No, the hospitals that do not plan to shift volumes do not have to submit a business case to keep their existing volumes.
Will the Business Case Submissions requirements be based on section 4 approvals under the Public Hospitals Act, which involves working with the LHIN and getting the minister's approval to operate the facility?
Yes, the "Business Case Submission" will involve approval under section 4 of the Public Hospital Act and will require the hospital to work with the LHIN and obtain Ministry approval to establish the Specialty Clinic. (Note: the above documents for cataract services have now been posted on the Ministry's website at www.ontario.ca/specialtyclinics.)
There is a section in the application form that asks for 'business number of the non-profit corporation in Ontario'. Where can the business number of the non-profit corporation in Ontario be found?
The number to be entered in the 'Business number of the non-profit corporation in Ontario' section of the Business Case Cover Sheet is the business identification number assigned to the hospital upon incorporation as a non-profit.
The Policy Guide indicates that existing IHF's may respond to a Call for Applications as long as they convert to a non-profit status. Is the process shortened for existing IHF's answering Calls for Applications, given they are already licensed? Would these existing IHF licensees be responding to the Call for Applications (as is expected of non-licensees) or would they be "Adding Services To Licence" under section 8 of the Independent Health Facilities Act.
The same process applies for existing IHFs. All organizations interested in applying to the Speciality Clinic initiative, including existing IHFs, must apply to a Call for Applications to create an IHF Specialty Clinic.
Can a subsidiary of a corporation which operates a hospital under the Public Hospitals Act apply to operate a Community Based Specialty Clinic using the 'Call for Applications process' and become a licensed IHF, instead of applying using the 'Business Case Submission' process that is intended for public hospitals?
Yes, a subsidiary of a corporation which operates a hospital can apply to operate a Specialty Clinic as a licensed IHF provided that the subsidiary is not a corporation that operates a hospital approved as a public hospital under the Public Hospitals Act, and based on hospital and LHIN endorsement.
Section 2 of Regulation 649 exempts corporations that operate a hospital under the Public Hospitals Act from the Act and its Regulations. Is this exemption intended to be broad enough to exclude wholly owned subsidiaries of corporations operating hospitals under the Public Hospitals Act? If the answer is yes, can a not-for-profit corporation apply for an Independent Health Facility Licence if this corporation is set up so that the only members of the corporation are the directors and officers (Ex-Officio) of a corporation that operates a public hospital under the Public Hospitals Act (therefore the corporation is not a 'subsidiary' of the corporation operating the hospital under the Public Hospitals Act)?
Hospitals may choose to set up a separate non-profit corporation, which is not excluded under the IHFA from being licensed as an IHF operator.
The Fact sheet indicates that a licensee of an IHF may be an individual or a corporation.

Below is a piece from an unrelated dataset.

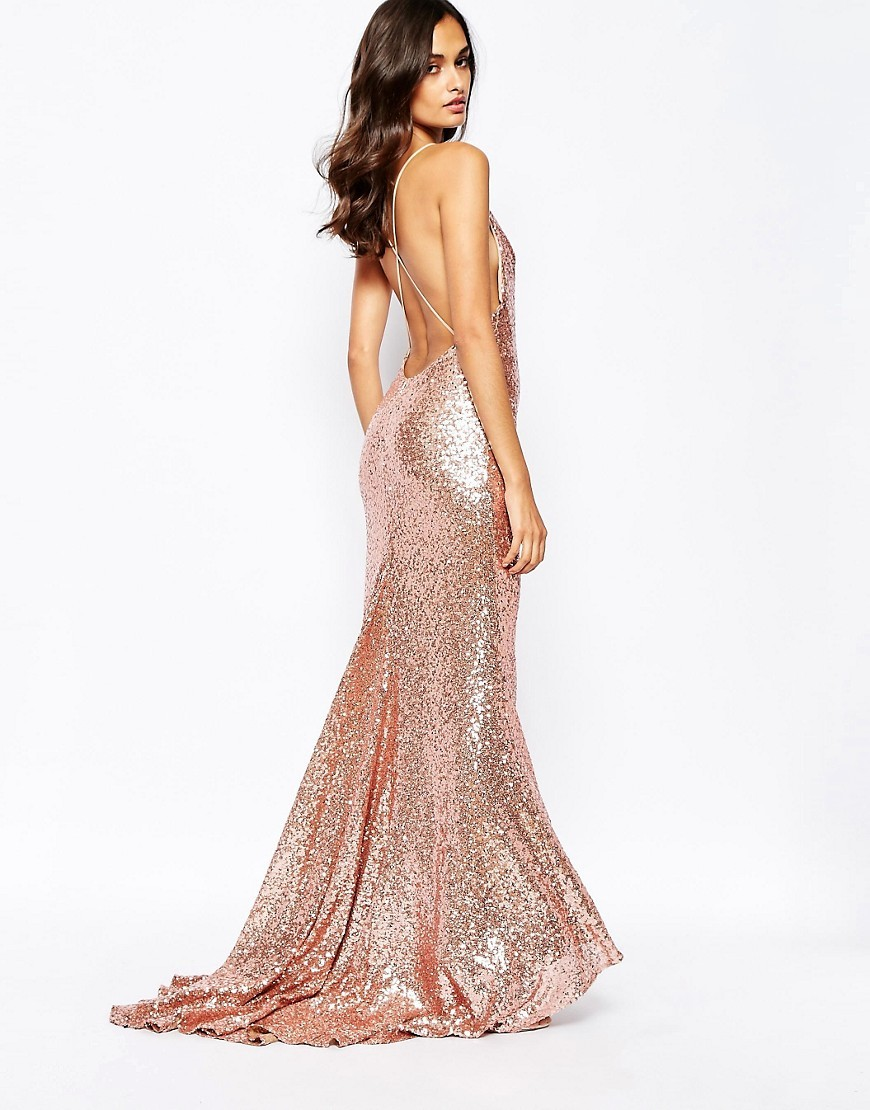 Wedding Rose Gold Dresses rose gold sequin bridesmaid dress asos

Are partnerships prohibited from holding an IHF license?
The Fact Sheet refers to a "Call for Applications" when the MOHLTC intends to issue new IHF licenses to operate an IHF. Is this the same as the request for proposal process found in section 5 of the Independent Health Facilities Act?
Is Call for Applications' process to obtain a license to operate a 'Cataract Community Based Specialty Clinic' the only opportunity that is currently available to obtain a new IHF license?

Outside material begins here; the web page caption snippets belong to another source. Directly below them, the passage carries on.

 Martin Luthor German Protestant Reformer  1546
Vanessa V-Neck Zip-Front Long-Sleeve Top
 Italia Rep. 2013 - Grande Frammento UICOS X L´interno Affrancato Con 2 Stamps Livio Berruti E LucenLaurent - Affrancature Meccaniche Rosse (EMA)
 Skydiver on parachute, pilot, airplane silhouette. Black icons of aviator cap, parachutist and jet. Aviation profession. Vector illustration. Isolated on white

Is the RFP process found in section 5 of the Act separate from the designation of an independent health facility under section 4(2) of the Act? In other words, if the minister designates a health facility as an independent health facility under section 4(b) of the Act, will a request for proposals process not be necessary, instead, an application for a license would be submitted under section 7(1) of the Act.
The creation of IHF Community-Based Specialty Clinics for cataract services will be through a Call for Applications process, according to Section 5 of the IHFA.

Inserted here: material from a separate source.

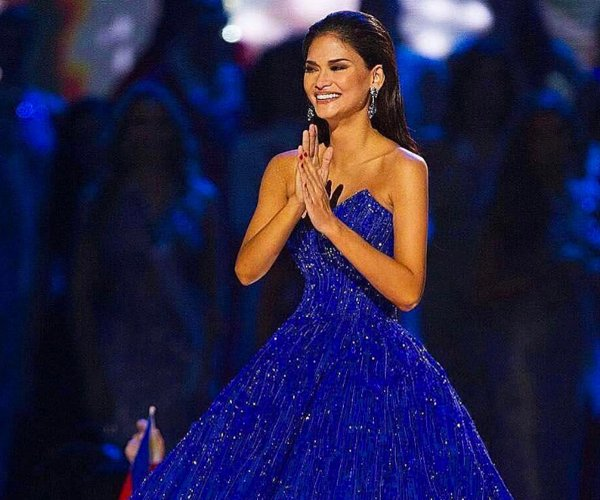 Miss France crowned 65th Miss Universe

Policy Guide indicates that an IHF operating a Community-Based Specialty Clinic must be a non-profit organization. How is a non-profit organization defined? Is this limited to non-share capital corporations incorporated federally under the Canada Not for Profit Corporations Act or provincially under the Corporations Act (Ontario)?
For Specialty Clinics purposes, a non-profit organization is defined as a corporation without share capital under the Ontario Corporations Act published.
Individuals will not be licensed as an IHF to operate a Specialty Clinic since sole proprietors are not non-profit corporations.
Does a hospital Specialty Clinic need to be its own separate legal not-for-profit entity?
For the Business Case submission, the applicant must be a public hospital. Alternatively, a not-for-profit subsidiary corporation controlled by a hospital(s) may be incorporated and apply as an independent health facility.
Could Specialty Clinics rent any excess available space from a hospital?
Provided all of the quality, physical and design standards are met, as specified in sections 3.3 and 3.4 of the Business Case, the proposed cataract services specialty clinic can be located within the hospital's main campus or at a separate location.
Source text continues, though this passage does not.